# GIVEN INFORMATION
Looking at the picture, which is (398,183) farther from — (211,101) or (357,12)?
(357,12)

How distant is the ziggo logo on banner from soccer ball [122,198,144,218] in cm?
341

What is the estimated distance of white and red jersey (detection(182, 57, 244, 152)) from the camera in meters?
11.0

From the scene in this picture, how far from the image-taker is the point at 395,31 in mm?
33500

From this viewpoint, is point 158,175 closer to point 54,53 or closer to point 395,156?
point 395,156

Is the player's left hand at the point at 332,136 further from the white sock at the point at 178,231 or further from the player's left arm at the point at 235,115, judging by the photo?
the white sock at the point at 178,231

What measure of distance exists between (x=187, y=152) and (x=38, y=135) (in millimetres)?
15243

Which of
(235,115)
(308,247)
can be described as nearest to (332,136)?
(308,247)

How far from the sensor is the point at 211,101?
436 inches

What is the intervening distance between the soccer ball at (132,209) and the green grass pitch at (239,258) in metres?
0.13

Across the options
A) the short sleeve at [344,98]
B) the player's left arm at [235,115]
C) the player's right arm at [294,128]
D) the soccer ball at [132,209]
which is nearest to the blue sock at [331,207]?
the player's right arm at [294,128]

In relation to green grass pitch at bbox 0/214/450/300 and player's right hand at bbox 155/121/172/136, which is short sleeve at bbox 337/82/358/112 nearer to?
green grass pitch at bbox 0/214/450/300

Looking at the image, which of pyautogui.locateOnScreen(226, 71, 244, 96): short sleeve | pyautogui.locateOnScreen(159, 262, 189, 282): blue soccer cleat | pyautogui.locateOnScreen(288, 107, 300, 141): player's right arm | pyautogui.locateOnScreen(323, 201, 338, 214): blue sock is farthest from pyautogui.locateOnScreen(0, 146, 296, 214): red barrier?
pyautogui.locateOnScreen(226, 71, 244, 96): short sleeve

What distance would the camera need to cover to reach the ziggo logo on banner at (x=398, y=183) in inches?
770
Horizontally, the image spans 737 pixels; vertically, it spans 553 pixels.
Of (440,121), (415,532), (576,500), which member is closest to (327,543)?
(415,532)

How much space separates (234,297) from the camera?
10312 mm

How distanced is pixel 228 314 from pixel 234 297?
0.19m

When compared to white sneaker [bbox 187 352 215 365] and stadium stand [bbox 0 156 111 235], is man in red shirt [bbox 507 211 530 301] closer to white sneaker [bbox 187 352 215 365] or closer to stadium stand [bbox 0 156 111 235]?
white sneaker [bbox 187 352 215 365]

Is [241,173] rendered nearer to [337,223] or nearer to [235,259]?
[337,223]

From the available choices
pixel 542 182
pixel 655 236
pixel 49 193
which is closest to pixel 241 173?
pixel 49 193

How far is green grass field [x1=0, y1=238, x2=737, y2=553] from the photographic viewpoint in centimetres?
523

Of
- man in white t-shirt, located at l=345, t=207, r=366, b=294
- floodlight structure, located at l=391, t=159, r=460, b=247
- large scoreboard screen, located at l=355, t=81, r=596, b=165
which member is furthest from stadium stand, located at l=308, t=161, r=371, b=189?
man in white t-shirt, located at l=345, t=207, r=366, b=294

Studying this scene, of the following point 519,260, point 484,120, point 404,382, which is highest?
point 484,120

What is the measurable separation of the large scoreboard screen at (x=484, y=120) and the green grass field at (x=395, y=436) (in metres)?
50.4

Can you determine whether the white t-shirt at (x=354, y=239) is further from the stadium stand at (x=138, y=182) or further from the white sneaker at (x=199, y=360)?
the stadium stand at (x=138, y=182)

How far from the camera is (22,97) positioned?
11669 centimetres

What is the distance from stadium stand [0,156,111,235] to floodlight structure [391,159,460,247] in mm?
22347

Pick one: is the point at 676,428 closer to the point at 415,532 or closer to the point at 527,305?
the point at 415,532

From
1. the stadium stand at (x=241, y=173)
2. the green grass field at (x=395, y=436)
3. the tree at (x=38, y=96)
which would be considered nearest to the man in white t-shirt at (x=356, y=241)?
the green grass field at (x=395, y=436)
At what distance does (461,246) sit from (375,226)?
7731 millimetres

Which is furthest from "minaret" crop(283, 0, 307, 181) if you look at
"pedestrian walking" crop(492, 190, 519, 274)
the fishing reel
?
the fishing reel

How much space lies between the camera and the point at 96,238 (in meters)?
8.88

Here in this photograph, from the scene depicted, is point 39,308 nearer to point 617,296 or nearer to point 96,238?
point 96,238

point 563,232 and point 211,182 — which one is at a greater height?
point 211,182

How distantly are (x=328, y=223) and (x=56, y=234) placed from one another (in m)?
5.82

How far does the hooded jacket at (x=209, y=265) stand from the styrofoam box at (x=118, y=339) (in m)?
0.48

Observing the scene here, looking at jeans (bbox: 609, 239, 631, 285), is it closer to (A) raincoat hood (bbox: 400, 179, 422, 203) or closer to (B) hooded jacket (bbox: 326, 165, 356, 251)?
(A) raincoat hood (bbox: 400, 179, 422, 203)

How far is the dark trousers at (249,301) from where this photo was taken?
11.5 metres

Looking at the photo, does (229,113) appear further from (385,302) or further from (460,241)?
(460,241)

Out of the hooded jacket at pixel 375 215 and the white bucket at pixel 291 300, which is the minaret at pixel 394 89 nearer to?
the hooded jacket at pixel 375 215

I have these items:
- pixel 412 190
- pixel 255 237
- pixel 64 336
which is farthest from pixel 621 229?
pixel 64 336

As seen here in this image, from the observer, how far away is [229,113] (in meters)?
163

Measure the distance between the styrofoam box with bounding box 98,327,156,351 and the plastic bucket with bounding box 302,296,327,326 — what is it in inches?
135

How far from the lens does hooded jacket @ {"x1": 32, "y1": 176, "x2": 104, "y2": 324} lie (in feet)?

# WHAT YOU HAVE TO DO
Return every line of the rows above that contains the word "millimetres". Case counts.

# RESPONSE TO THE EXERCISE
What measure of distance exists between (x=187, y=152) and (x=38, y=135) (in millimetres)?
7731 millimetres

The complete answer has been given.